=== FRAGMENTO DEL DOCUMENTO ===
****************************************
Este asunto es un tema de conversación habitual en Puertollano, aludiéndose a la falta de limpieza de nuestras calles. Creo que existe un consenso generalizado acerca de que este cometido es manifiestamente mejorable en la ciudad. Los responsables municipales son conscientes de ello y para mejorar la situación, además de emplear considerables recursos económicos y humanos, emprenden periódicas campañas con el objetivo de crear una educación social que implique a la ciudadanía en el asunto. En esta línea, desde hace algún tiempo se puede leer en los paneles callejeros el lema que afirma que tenemos una ciudad limpia, como modo de reclamar ese objetivo y convocar a todos para que dicho lema sea cierto. Es una estrategia válida: si nos creemos poseedores de una virtud determinada, actuaremos animados por esa creencia. Lo esencial de este tipo de campañas es pedir la colaboración de todos para conseguir el propósito. A mediados de los años ochenta del pasado siglo hubo un concejal de limpieza en nuestro Ayuntamiento, Jovita Juárez, por cierto una excelente persona muy concienciada con su labor, que solía repetir que la mejor limpieza era la que no había que hacer. La primera vez que se lo escuché, pensé que la frase era una perogrullada pero después comprendí que tras su apariencia de simpleza escondía el mensaje inequívoco de que la limpieza de la ciudad implicaba la colaboración de todos.
****************************************
=== CONJUNTO DE DATOS ===
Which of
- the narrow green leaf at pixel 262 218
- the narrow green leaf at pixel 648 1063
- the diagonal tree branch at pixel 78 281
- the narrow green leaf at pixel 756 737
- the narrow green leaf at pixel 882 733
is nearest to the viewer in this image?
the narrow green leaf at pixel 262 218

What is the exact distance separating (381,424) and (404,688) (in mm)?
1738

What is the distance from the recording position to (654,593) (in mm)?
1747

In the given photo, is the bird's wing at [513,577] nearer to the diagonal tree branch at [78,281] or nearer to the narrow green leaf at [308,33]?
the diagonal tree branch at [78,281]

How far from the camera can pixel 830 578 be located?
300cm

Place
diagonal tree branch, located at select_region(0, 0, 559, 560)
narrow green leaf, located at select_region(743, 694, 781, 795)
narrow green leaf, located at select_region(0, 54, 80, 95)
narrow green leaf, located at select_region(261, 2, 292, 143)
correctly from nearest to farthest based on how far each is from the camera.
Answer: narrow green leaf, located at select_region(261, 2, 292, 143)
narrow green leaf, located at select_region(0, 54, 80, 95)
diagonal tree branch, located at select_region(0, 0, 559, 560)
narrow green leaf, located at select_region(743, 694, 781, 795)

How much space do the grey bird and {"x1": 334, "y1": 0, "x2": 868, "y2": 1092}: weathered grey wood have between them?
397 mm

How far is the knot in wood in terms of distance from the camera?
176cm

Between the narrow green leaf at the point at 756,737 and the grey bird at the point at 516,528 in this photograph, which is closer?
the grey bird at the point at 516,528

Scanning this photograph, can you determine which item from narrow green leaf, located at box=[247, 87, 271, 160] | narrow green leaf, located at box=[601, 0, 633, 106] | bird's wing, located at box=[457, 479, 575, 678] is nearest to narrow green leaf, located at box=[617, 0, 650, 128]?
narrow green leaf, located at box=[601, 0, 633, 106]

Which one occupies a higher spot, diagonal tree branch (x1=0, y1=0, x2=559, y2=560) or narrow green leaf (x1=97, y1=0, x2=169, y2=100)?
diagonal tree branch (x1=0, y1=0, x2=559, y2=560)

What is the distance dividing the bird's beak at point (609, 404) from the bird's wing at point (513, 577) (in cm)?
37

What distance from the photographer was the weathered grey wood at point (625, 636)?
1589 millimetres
****************************************
=== OBJETIVO DEL EJERCICIO ===
Transcribe íntegro, por favor, el fragmento sobre la limpieza de las calles de Puertollano, sin alterar ni una palabra. Los registros proceden de otra fuente.

=== RESULTADO DEL EJERCICIO ===
Este asunto es un tema de conversación habitual en Puertollano, aludiéndose a la falta de limpieza de nuestras calles. Creo que existe un consenso generalizado acerca de que este cometido es manifiestamente mejorable en la ciudad. Los responsables municipales son conscientes de ello y para mejorar la situación, además de emplear considerables recursos económicos y humanos, emprenden periódicas campañas con el objetivo de crear una educación social que implique a la ciudadanía en el asunto. En esta línea, desde hace algún tiempo se puede leer en los paneles callejeros el lema que afirma que tenemos una ciudad limpia, como modo de reclamar ese objetivo y convocar a todos para que dicho lema sea cierto. Es una estrategia válida: si nos creemos poseedores de una virtud determinada, actuaremos animados por esa creencia. Lo esencial de este tipo de campañas es pedir la colaboración de todos para conseguir el propósito. A mediados de los años ochenta del pasado siglo hubo un concejal de limpieza en nuestro Ayuntamiento, Jovita Juárez, por cierto una excelente persona muy concienciada con su labor, que solía repetir que la mejor limpieza era la que no había que hacer. La primera vez que se lo escuché, pensé que la frase era una perogrullada pero después comprendí que tras su apariencia de simpleza escondía el mensaje inequívoco de que la limpieza de la ciudad implicaba la colaboración de todos.